RECORD EXTRACTS:

— Begin —

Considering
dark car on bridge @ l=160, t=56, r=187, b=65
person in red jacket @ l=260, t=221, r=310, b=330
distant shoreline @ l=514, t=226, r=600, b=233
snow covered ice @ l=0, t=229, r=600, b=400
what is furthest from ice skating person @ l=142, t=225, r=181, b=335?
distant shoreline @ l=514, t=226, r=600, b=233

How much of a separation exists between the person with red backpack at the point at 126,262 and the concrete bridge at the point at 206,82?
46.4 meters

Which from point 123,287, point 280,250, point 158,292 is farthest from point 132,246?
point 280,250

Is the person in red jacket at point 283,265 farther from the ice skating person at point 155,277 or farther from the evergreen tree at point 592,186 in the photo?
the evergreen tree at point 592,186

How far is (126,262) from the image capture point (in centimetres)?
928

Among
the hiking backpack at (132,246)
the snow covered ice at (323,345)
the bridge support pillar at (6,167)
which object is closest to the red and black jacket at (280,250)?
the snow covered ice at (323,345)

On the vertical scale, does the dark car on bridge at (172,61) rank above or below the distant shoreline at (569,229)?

— End —

EXERCISE DETAILS:
Swap "ice skating person" for "ice skater" everywhere it occurs in the records, and give all the lines again with nothing else changed.

EXERCISE RESPONSE:
Considering
dark car on bridge @ l=160, t=56, r=187, b=65
person in red jacket @ l=260, t=221, r=310, b=330
distant shoreline @ l=514, t=226, r=600, b=233
snow covered ice @ l=0, t=229, r=600, b=400
what is furthest from ice skater @ l=142, t=225, r=181, b=335?
distant shoreline @ l=514, t=226, r=600, b=233

How much of a separation exists between the person with red backpack at the point at 126,262 and the concrete bridge at the point at 206,82?
46.4 meters

Which from point 123,287, point 280,250, point 158,292 is farthest from point 132,246?
point 280,250

Is the person in red jacket at point 283,265 farther from the ice skater at point 155,277 or farther from the evergreen tree at point 592,186 in the photo?
the evergreen tree at point 592,186

How far is (126,262) from the image capture point (in centimetres)?
928

Among
the hiking backpack at (132,246)
the snow covered ice at (323,345)
the bridge support pillar at (6,167)
which object is closest to the red and black jacket at (280,250)?
the snow covered ice at (323,345)

On the vertical scale, does the dark car on bridge at (172,61) rank above or below the distant shoreline at (569,229)?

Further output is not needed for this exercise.